67 refactor implementation of left over job queues clean up #80

cwang39403 · 2024-10-22T14:33:10Z

Related to issues: #67, Project-OMOTES/omotes-system#80

Removed job result dead letter queue, dead letter exchange, and message TTL implementation to avoid SDK client reconnection occurring after the job result message is already dead-lettered and the SDK client will be waiting infinitely.

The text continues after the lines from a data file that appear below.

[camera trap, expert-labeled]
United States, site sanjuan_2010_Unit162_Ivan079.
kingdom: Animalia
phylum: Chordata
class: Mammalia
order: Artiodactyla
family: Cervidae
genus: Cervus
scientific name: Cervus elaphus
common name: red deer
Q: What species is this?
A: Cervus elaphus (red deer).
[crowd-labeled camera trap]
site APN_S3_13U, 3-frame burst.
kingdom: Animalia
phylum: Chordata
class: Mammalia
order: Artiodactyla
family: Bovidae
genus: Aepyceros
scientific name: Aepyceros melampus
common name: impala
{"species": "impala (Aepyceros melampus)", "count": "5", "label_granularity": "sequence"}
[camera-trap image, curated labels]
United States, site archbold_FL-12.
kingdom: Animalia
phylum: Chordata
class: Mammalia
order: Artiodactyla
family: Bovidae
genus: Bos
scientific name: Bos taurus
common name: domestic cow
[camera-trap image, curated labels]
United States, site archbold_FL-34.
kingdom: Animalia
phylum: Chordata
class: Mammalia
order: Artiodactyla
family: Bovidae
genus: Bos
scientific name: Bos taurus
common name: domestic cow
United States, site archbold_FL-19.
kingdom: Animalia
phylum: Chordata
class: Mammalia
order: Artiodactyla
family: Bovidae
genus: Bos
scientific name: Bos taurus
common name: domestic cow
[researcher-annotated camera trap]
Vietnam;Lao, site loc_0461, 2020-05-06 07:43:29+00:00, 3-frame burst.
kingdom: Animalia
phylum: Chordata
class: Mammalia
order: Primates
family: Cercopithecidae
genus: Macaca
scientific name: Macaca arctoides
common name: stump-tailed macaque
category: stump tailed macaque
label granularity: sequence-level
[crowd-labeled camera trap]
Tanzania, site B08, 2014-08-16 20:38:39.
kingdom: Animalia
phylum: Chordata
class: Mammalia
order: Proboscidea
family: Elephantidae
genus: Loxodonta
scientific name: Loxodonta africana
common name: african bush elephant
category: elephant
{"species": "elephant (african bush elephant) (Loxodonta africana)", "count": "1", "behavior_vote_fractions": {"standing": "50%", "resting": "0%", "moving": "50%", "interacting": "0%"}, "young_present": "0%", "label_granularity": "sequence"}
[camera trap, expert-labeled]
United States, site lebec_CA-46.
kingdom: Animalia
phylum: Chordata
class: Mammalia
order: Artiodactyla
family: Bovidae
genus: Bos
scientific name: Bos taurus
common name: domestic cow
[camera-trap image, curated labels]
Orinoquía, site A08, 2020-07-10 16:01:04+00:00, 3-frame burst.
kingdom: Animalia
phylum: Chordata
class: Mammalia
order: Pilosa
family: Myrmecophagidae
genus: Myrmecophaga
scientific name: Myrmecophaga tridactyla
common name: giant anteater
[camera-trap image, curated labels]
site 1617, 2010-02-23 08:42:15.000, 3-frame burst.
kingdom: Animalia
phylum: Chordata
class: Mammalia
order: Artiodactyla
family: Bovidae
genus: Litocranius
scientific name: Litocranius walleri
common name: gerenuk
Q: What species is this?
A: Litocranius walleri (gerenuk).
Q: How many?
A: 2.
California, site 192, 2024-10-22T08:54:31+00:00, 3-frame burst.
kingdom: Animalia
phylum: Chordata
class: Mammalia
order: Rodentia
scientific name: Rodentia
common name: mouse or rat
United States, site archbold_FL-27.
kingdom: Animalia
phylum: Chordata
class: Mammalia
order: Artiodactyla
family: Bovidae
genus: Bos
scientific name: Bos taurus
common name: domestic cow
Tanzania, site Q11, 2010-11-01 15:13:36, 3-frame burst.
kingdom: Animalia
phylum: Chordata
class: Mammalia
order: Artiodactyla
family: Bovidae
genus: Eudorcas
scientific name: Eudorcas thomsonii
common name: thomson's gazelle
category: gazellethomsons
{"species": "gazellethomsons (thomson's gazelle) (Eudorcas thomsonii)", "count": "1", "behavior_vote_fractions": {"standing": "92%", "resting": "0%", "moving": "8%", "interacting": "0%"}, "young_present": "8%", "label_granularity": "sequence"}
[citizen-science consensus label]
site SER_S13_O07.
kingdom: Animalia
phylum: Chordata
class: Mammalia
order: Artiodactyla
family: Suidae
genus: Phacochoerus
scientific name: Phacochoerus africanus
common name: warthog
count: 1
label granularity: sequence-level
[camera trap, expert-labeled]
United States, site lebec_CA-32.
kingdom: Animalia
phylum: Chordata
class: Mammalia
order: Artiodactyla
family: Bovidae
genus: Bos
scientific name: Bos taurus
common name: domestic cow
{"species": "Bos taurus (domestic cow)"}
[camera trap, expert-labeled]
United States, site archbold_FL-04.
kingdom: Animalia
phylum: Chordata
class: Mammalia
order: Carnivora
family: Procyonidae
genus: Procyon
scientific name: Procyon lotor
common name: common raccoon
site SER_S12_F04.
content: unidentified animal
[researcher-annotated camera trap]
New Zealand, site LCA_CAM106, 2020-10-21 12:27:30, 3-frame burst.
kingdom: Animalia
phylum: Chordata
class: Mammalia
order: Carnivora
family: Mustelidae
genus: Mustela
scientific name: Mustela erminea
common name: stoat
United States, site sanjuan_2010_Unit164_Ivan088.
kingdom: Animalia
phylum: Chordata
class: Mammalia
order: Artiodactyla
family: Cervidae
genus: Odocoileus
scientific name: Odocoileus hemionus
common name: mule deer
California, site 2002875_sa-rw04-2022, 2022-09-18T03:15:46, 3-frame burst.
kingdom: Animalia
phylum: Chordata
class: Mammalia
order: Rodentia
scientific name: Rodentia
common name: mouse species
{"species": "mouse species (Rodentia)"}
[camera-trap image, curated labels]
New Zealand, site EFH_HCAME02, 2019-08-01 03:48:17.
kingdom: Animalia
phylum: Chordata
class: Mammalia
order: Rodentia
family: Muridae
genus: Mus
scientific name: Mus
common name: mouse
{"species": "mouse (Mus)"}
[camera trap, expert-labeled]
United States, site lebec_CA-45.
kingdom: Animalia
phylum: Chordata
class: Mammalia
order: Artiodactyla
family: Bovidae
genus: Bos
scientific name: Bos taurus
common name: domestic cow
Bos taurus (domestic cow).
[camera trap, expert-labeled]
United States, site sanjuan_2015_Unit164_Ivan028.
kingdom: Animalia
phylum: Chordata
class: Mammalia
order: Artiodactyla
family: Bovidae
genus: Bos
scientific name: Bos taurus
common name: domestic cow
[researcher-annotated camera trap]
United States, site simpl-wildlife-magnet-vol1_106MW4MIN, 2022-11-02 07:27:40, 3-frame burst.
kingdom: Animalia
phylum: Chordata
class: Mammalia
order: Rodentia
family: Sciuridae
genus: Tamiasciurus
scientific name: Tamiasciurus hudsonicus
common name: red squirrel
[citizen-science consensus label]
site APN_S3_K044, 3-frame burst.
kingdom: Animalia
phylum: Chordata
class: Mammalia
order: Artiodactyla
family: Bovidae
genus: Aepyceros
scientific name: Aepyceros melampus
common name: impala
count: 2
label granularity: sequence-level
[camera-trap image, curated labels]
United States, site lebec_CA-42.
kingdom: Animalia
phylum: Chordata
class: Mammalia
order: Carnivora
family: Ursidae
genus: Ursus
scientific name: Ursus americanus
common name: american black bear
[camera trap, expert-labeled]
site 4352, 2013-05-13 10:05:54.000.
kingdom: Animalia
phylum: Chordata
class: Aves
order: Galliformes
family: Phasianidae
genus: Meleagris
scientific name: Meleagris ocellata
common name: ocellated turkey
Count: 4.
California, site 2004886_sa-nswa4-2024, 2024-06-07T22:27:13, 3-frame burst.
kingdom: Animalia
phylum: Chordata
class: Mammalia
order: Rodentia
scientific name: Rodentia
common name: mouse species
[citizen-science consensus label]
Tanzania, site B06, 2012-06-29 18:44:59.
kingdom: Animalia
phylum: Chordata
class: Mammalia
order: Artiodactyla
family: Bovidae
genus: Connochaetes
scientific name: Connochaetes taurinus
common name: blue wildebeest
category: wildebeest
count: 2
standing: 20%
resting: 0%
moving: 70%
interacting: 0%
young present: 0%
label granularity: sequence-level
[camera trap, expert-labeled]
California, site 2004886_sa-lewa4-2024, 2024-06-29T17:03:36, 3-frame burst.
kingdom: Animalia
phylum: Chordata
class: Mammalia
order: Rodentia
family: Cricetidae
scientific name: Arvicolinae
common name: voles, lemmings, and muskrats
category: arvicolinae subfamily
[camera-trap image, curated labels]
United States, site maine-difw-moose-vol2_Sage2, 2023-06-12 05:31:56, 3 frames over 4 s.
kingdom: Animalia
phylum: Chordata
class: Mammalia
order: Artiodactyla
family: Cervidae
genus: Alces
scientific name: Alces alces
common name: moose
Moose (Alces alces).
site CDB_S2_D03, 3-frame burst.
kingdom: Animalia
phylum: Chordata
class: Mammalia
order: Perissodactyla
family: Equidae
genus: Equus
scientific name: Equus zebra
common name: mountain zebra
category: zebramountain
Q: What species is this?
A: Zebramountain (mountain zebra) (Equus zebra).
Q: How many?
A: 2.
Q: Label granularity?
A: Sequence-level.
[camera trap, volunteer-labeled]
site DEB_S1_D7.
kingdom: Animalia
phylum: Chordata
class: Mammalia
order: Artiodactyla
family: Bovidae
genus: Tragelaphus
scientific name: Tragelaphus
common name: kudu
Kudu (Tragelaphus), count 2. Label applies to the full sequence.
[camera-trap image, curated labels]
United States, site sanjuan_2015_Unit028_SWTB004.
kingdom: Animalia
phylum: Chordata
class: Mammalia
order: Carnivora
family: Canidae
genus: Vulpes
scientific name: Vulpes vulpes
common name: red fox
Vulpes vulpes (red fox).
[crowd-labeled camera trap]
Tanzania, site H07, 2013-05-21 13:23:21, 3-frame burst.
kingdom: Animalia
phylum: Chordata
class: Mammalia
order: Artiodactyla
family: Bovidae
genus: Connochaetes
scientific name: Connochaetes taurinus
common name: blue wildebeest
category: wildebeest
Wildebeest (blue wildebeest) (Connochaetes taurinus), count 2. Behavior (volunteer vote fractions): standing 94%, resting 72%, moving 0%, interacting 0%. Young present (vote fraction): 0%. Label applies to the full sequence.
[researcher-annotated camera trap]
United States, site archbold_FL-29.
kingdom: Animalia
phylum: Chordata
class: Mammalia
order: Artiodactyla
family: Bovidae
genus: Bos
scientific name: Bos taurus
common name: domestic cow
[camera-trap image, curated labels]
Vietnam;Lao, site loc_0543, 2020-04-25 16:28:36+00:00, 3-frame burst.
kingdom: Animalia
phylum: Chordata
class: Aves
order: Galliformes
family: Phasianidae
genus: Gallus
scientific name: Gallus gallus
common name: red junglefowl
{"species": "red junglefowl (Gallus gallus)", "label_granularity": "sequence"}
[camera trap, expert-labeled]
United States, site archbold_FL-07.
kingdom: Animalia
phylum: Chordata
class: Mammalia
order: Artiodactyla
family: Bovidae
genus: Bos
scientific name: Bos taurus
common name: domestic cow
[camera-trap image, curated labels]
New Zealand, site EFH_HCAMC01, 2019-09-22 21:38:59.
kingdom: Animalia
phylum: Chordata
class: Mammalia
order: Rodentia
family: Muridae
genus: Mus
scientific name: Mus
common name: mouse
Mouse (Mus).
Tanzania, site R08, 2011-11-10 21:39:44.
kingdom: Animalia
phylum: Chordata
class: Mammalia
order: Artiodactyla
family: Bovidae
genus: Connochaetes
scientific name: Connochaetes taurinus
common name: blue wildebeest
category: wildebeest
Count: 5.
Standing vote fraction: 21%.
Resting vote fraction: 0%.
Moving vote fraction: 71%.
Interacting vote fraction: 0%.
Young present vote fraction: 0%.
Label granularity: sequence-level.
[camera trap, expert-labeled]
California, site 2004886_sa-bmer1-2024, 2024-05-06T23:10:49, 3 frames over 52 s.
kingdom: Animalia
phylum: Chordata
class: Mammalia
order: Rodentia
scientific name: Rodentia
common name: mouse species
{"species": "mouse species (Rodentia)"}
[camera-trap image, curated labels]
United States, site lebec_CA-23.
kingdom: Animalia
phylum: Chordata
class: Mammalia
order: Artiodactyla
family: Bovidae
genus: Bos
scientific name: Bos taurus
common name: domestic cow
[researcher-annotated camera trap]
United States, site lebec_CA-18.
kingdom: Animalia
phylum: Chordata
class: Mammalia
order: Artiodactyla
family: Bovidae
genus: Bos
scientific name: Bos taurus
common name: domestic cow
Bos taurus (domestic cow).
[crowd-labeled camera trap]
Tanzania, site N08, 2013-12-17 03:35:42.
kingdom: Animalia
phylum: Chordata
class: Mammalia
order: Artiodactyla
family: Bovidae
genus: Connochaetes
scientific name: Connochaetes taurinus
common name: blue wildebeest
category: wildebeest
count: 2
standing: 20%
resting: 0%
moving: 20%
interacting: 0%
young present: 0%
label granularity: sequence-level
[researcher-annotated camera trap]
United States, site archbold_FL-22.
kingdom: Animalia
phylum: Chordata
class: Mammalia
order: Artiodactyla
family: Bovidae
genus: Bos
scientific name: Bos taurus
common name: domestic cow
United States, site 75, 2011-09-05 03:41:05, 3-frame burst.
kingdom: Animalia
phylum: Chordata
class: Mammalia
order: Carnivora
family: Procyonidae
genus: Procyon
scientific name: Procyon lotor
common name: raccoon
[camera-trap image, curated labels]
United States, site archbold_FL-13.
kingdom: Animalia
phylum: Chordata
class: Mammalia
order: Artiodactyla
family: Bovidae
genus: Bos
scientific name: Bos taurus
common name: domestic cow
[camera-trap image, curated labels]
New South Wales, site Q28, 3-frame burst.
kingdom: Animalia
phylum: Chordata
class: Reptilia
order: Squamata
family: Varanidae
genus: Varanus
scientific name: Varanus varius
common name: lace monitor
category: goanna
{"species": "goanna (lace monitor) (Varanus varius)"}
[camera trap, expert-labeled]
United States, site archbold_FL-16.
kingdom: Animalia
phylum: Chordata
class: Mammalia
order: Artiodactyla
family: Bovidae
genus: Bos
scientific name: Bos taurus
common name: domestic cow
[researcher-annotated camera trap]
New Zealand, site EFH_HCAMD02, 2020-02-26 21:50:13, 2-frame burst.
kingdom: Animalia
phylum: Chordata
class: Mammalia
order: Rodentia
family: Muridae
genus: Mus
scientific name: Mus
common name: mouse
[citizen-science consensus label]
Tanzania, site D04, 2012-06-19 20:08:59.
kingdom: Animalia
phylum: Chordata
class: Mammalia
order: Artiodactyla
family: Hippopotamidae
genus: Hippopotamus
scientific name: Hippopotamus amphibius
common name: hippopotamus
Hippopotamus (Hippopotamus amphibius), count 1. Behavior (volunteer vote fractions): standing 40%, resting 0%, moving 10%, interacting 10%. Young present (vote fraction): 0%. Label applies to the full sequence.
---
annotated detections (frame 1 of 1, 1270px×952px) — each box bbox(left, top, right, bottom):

Tested manually with the following scenarios

1. Happy path

The SDK client submits a job.
The job is finished, returned to the queue, and consumed by the SDK client.
All job queues are removed as intended.

2. Immediate reconnect

The SDK client submits a job
The job starts running, but the SDK client goes offline for 2 seconds (Queue TTL is activated).
The SDK client attempts to reconnect, first checking if queues still exist.
The queues still exist, the SDK client reconnects to the queues (Queue TTL is deactivated).
The job is finished, returned to the queue, and consumed by the SDK client.
All job queues are removed as intended.

3. Reconnect after the job is finished

The SDK client submits a job.
The job starts running, but the SDK client goes offline for 15 seconds (Queue TTL is activated).
The job is finished, returned to the queue, and waited to be consumed.
The SDK client attempts to reconnect, first checking if queues still exist.
The queues still exist, the SDK client reconnects to the queues (Queue TTL is deactivated).
The SDK client consumes the job result message and removes only the job result queue. Job progress and status queues remain in RabbitMQ.
The job progress and status queues are removed after reaching their TTL.

4. Never reconnect

The SDK client submits a job.
The job starts running, but the SDK client goes offline forever.
The job is finished, returned to the queue, and waited to be consumed.
The job messages are dropped silently and queues are removed after reaching queue TTL.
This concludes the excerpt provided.